STATED GOAL :: Pull every line of text from the records below and copy it word for word, leaving out the pictures.
[Begin MATERIAL FOR THIS EXERCISE]
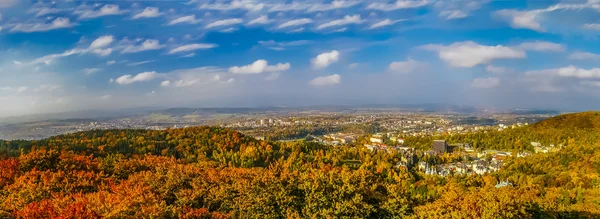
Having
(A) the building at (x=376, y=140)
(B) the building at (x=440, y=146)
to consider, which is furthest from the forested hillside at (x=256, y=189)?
(A) the building at (x=376, y=140)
[End MATERIAL FOR THIS EXERCISE]
FULL ANSWER ::
Having
(A) the building at (x=376, y=140)
(B) the building at (x=440, y=146)
to consider, which is furthest from the forested hillside at (x=256, y=189)?
(A) the building at (x=376, y=140)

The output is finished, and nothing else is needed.